- What the exercise asks
Can you copy out all of the records below line by line, keeping every character unchanged?

Dataset entries:
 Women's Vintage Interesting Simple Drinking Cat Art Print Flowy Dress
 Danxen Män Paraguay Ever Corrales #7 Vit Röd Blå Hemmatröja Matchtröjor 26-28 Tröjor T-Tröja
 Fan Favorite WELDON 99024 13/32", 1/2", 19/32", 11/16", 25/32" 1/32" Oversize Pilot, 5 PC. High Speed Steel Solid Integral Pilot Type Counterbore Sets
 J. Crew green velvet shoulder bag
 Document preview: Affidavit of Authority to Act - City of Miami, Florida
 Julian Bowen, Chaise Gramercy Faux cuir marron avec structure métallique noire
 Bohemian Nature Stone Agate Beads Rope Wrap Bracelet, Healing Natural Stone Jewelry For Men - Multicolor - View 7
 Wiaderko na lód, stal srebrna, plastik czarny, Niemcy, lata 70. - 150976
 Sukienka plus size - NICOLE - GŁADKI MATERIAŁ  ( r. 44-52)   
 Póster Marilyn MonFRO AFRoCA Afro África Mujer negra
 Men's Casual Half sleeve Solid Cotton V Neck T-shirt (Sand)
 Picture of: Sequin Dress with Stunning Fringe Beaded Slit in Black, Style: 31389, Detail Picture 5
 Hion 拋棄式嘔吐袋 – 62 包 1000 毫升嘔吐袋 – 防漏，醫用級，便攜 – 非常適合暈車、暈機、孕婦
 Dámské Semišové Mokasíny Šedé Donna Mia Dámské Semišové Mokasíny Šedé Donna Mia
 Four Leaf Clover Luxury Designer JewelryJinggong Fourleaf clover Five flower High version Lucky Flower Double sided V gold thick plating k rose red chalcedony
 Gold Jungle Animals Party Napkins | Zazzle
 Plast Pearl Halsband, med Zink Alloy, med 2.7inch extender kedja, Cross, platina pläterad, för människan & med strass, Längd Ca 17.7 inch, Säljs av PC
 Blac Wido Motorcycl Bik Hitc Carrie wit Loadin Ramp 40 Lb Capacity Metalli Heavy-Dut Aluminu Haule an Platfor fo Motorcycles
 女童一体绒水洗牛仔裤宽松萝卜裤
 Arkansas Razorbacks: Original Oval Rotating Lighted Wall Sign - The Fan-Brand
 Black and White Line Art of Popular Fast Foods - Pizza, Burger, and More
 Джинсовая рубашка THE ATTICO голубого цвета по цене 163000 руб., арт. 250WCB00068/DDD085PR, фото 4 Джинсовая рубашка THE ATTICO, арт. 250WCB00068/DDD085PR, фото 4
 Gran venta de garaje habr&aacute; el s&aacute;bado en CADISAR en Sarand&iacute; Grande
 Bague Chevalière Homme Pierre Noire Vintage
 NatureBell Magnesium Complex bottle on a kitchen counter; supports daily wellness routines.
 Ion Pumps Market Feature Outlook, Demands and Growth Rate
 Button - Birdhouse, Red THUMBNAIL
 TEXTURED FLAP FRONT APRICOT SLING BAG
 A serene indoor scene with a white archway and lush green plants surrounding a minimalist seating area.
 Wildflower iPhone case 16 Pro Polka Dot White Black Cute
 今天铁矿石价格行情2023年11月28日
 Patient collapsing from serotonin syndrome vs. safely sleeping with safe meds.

- Solution below
 Women's Vintage Interesting Simple Drinking Cat Art Print Flowy Dress
 Danxen Män Paraguay Ever Corrales #7 Vit Röd Blå Hemmatröja Matchtröjor 26-28 Tröjor T-Tröja
 Fan Favorite WELDON 99024 13/32", 1/2", 19/32", 11/16", 25/32" 1/32" Oversize Pilot, 5 PC. High Speed Steel Solid Integral Pilot Type Counterbore Sets
 J. Crew green velvet shoulder bag
 Document preview: Affidavit of Authority to Act - City of Miami, Florida
 Julian Bowen, Chaise Gramercy Faux cuir marron avec structure métallique noire
 Bohemian Nature Stone Agate Beads Rope Wrap Bracelet, Healing Natural Stone Jewelry For Men - Multicolor - View 7
 Wiaderko na lód, stal srebrna, plastik czarny, Niemcy, lata 70. - 150976
 Sukienka plus size - NICOLE - GŁADKI MATERIAŁ  ( r. 44-52)   
 Póster Marilyn MonFRO AFRoCA Afro África Mujer negra
 Men's Casual Half sleeve Solid Cotton V Neck T-shirt (Sand)
 Picture of: Sequin Dress with Stunning Fringe Beaded Slit in Black, Style: 31389, Detail Picture 5
 Hion 拋棄式嘔吐袋 – 62 包 1000 毫升嘔吐袋 – 防漏，醫用級，便攜 – 非常適合暈車、暈機、孕婦
 Dámské Semišové Mokasíny Šedé Donna Mia Dámské Semišové Mokasíny Šedé Donna Mia
 Four Leaf Clover Luxury Designer JewelryJinggong Fourleaf clover Five flower High version Lucky Flower Double sided V gold thick plating k rose red chalcedony
 Gold Jungle Animals Party Napkins | Zazzle
 Plast Pearl Halsband, med Zink Alloy, med 2.7inch extender kedja, Cross, platina pläterad, för människan & med strass, Längd Ca 17.7 inch, Säljs av PC
 Blac Wido Motorcycl Bik Hitc Carrie wit Loadin Ramp 40 Lb Capacity Metalli Heavy-Dut Aluminu Haule an Platfor fo Motorcycles
 女童一体绒水洗牛仔裤宽松萝卜裤
 Arkansas Razorbacks: Original Oval Rotating Lighted Wall Sign - The Fan-Brand
 Black and White Line Art of Popular Fast Foods - Pizza, Burger, and More
 Джинсовая рубашка THE ATTICO голубого цвета по цене 163000 руб., арт. 250WCB00068/DDD085PR, фото 4 Джинсовая рубашка THE ATTICO, арт. 250WCB00068/DDD085PR, фото 4
 Gran venta de garaje habr&aacute; el s&aacute;bado en CADISAR en Sarand&iacute; Grande
 Bague Chevalière Homme Pierre Noire Vintage
 NatureBell Magnesium Complex bottle on a kitchen counter; supports daily wellness routines.
 Ion Pumps Market Feature Outlook, Demands and Growth Rate
 Button - Birdhouse, Red THUMBNAIL
 TEXTURED FLAP FRONT APRICOT SLING BAG
 A serene indoor scene with a white archway and lush green plants surrounding a minimalist seating area.
 Wildflower iPhone case 16 Pro Polka Dot White Black Cute
 今天铁矿石价格行情2023年11月28日
 Patient collapsing from serotonin syndrome vs. safely sleeping with safe meds.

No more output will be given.